School of Nursing

School of Nursing faculty have engaged in a series of discussions about teaching. The first of these was at a meeting of the entire faculty in November, 1996, and continuing discourse about teaching was done in division meetings in December and January. These discussions tended to focus on recommendations for strategies which would enhance the quality of teaching. Following is a summary of those conversations:

  1. Incentives for Excellence in Teaching:
  2. There was strong consensus among participating faculty that incentives the School offers to faculty should be linked to successful teaching. The most obvious of these faculty incentives are salary, promotion and tenure. Teaching should be a very significant criteria in the process of annual faculty evaluation, and excellence in teaching should be appropriately linked to increases in salary. In addition, excellence in teaching should be clearly delineated as an expectation for promotion and tenure, and be weighted significantly among the major criteria used for promotion and tenure decisions.
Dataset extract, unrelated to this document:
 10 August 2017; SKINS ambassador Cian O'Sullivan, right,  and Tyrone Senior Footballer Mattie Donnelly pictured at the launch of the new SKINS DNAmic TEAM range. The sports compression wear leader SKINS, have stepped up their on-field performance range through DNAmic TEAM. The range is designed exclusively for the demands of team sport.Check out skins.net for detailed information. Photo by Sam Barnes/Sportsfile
    Additional awards to recognize excellence in teaching should be offered by the School of Nursing. Among the advantages for the School in creating such an award is the implied statement that good teaching is considered to be important and the concomitant creation of an atmosphere in which teaching is valued. The existing Innovative Teaching Award offered by the SON Alumni Association provides support for a faculty member who plans the development of a creative new approach to teaching. In order to complement that award, a new award could be created by the School that recognizes and rewards quality teaching retrospectively. In this way, the School could acknowledge and reward faculty who consistently demonstrate high quality teaching.

  3. Evaluation of Teaching:
  4. Evaluation of faculty should recognize that excellence in teaching includes not only performance in the classroom, but also encompasses instruction and precepting in a wide variety of clinical practice settings. In addition, teaching includes mentoring of graduate students in scholarship, practice and research, and serving as a role model for less experienced faculty. These multiple roles of the excellent teacher should be addressed in the processes of faculty evaluation and in the consequent decisions about salary, promotion, tenure and rewards.

    The School of Nursing has a well developed plan for student evaluation of classroom and clinical teaching. In addition to student evaluations, peer evaluation should be more widely used and recognized as an inherent part of the evaluative process, and also as a means to provide constructive feedback that can serve to improve teaching performance. An additional recommendation is to work with the UVA Teaching Center to obtain and use appropriate tools to guide the peer evaluators through this process.

  5. Developing Faculty Teaching:
  6. Discussions focused on ways in which the School of Nursing can create an environment that fosters the development of excellence in teaching.

    The components of such a supportive environment would include development of junior faculty, incentives that encourage quality teaching among all faculty, and enhancement of quality education through synthesis of the faculty roles of teaching, service and research.

    Mentoring efforts would support the pairing of faculty in a way in which senior faculty would assist junior faculty to develop into accomplished and effective teachers. Ideally this pairing would occur voluntarily among faculty who find mutual benefit and satisfaction in working together. These two individuals would periodically attend one another's classes and, as a result, would engage in constructive dialog about the process of teaching. Such dialog may include strategies for addressing the learning needs of diverse student groups, innovative approaches to education, and methods for enhancing teaching effectiveness.

    The School of Nursing recognizes that development of competence in teaching is not limited to the classroom but must also provide support for faculty teaching in a variety of clinical settings. Mentorship efforts, incentives and a supportive atmosphere address the unique needs of faculty and students in a range of clinical situations in acute care, long term care, and community health settings.

    Excellence in all aspects of the faculty role is enhanced when teaching is integrated with service and research. Efforts to develop more effective teaching provides an atmosphere that encourages faculty discussions about strategies for accomplishing such integration, and in which there is creation of incentives for faculty to merge these roles.